Central CGRP-induced transitions behavior is rescued by 100:1 CBD:THC

The effects of the 100:1 CBD:THC on central CGRP-induced transitions behavior were assessed over a 30-minute period. Mice treated with CGRP and vehicle exhibited a significant reduction in transitions compared to the vehicle group. However, pretreatment with the 100:1 CBD:THC combination effectively rescued this behavior at various time points (Figure 4A). Specifically, the CGRP group displayed significantly fewer transitions at 10, 15, 20, 25 and 30 minutes compared to the vehicle group. By contrast, mice pretreated with the 100:1 combination exhibited a recovery in transitions behavior, showing improved performance at 15 and 25 minutes compared to the CGRP group.

Figure 4.

Peripheral cannabinoid injection of 100:1 CBD:THC rescues central CGRP-induced transitions. (A) Longitudinal representation of the total number of transitions over the course of 30-minute testing the effect of 100:1 CBD:THC (100 mg/kg CBD: 1 mg/kg THC). The positive control CGRP was statistically different than CGRP + 100:1 CBD:THC group at 15 and 25 minutes and the PBS + Veh group at 10, 15, 20, 25 and 30 minutes. Two-way RM ANOVA, Tukey's multiple comparisons test. (B) Average total number transitions of individual mice. The CGRP + vehicle group was significantly different from the PBS + Veh (**p = 0.0031) and the CGRP + 100:1 CBD:THC group (*p = 0.0395). The PBS + Veh and CGRP + 100:1 CBD:THC group were not statistically different from each other (ns, p = 0.6603). One-way ANOVA (**p = 0.0029), Tukey's multiple comparisons test. (C) Average total number transitions of male mice. The CGRP + Veh group was not significantly different from the PBS + Veh (ns, p = 0.5201) or the CGRP + 100:1 CBD:THC group (ns, p = 0.987). The PBS + Veh and CGRP + 100:1 CBD:THC group were not statistically different from each other (ns, p = 0.5997). One-way ANOVA (ns, p = 0.4876), Tukey's multiple comparisons test. (D) Average total number transitions of female mice. The CGRP + Veh group was significantly different from the PBS + Veh (**p = 0.0019) and the CGRP + 100:1 CBD:THC group (**p = 0.0060). The PBS + Veh and CGRP + 100:1 CBD:THC group were not statistically different from each other (ns, p = 0.9273). One-way ANOVA (***p = 0.0007), Tukey's multiple comparisons test. For all data sets, the mean ± SEM was used. Number of mice: PBS + veh: n = 34 (1 excl.); CGRP + veh: n = 38 (1 exc.); CGRP + 100:1: n = 33, male mice (open circles) PBS + veh: n = 18; CGRP + veh: n = 16; CGRP + 100:1: n = 18, and female mice (closed circles) PBS + veh: n = 16 (1 excl.); CGRP + veh: n = 22 (1 excl.); CGRP + 100:1: n = 15. Statistical analyses are further described in the supplementary material (Tables S7 and S8). CBD = cannabidiol; CGRP = calcitonin gene-related peptide; RM ANOVA = repeated measures analysis of variance; THC = tetrahydrocannabinol; PBS = phosphate-buffered saline; Veh = vehicle.
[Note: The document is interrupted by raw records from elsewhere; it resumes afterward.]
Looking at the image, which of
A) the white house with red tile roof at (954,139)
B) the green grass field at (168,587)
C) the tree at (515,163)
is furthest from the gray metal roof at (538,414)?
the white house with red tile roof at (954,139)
The behavior of individual mice shown as the average number of transitions during the 30-minute testing period also indicated that the CGRP + vehicle group was significantly different from both the vehicle and CGRP + 100:1 CBD:THC groups (Figure 4B). Importantly, there was no significant difference between the vehicle and CGRP + 100:1 CBD:THC groups, suggesting that the 100:1 CBD:THC combination successfully restored transitions behavior to levels comparable to the control group. When analyzed by sex, male mice showed no response to CGRP (Figure 4C). Interestingly, female mice pretreated with the 100:1 CBD:THC combination exhibited a full rescue from CGRP-induced reductions in transitions (Figure 4D). These findings demonstrate that the peripheral administration of the 100:1 CBD:THC dose rescues the reduction in transitions caused by central CGRP injection, supporting its efficacy in mitigating CGRP-induced behavioral impairments. Further details of the statistical analyses including a breakdown by sex are provided in the supplementary material (Tables S7 and S8).
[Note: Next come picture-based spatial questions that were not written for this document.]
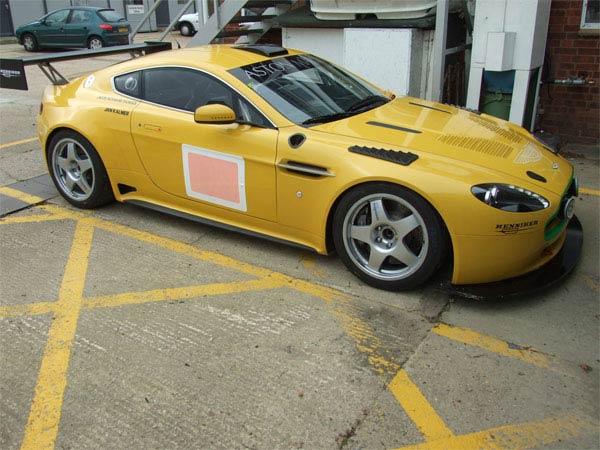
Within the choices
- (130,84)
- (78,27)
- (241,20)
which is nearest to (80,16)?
(78,27)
Central administration of CGRP does not cause anxiety in the open field assay

To determine whether anxiety was driving the light aversion caused by central administration of CGRP, we conducted the open field assay. Briefly, CGRP was injected 30 minutes before placing mice in the open field chamber as seen in Figure 5A. Consistent with our previous findings,^10,11 there was no significant difference in the time spent in the center between mice treated with i.c.v. CGRP and vehicle (Figure 5B). Although this experiment was not sufficiently powered for sex differences, the responses appeared similar for male and female mice. Anxiety alone is not likely contributing to the CGRP-induced light aversion, although there remains the possibility of an anxiogenic contribution. Further details of the statistical analyses including a breakdown by sex are provided in the supplementary material (Table S7).

Figure 5.

Central administration of CGRP does not cause anxiety in the open field assay. (A) Open field assay experimental paradigm. (B) Average time spent in the center of individual mice. Central administration of CGRP does not cause anxiety in the open field assay as shown in percentage time in center. Using an unpaired t-test, the CGRP group was not significantly different from the PBS + Veh group (ns, p = 0.2127). Mean + SEM was used. Number of mice: PBS + veh: n = 19; CGRP + veh: n = 18, male mice (open circles) PBS + veh: n = 11; CGRP + veh: n = 9, and female mice (closed circles) PBS + veh: n = 8; CGRP + veh: n = 9. Statistical analyses are further described in the supplementary material (Table S7). CGRP = calcitonin gene-related peptide; PBS = phosphate-buffered saline; Veh = vehicle.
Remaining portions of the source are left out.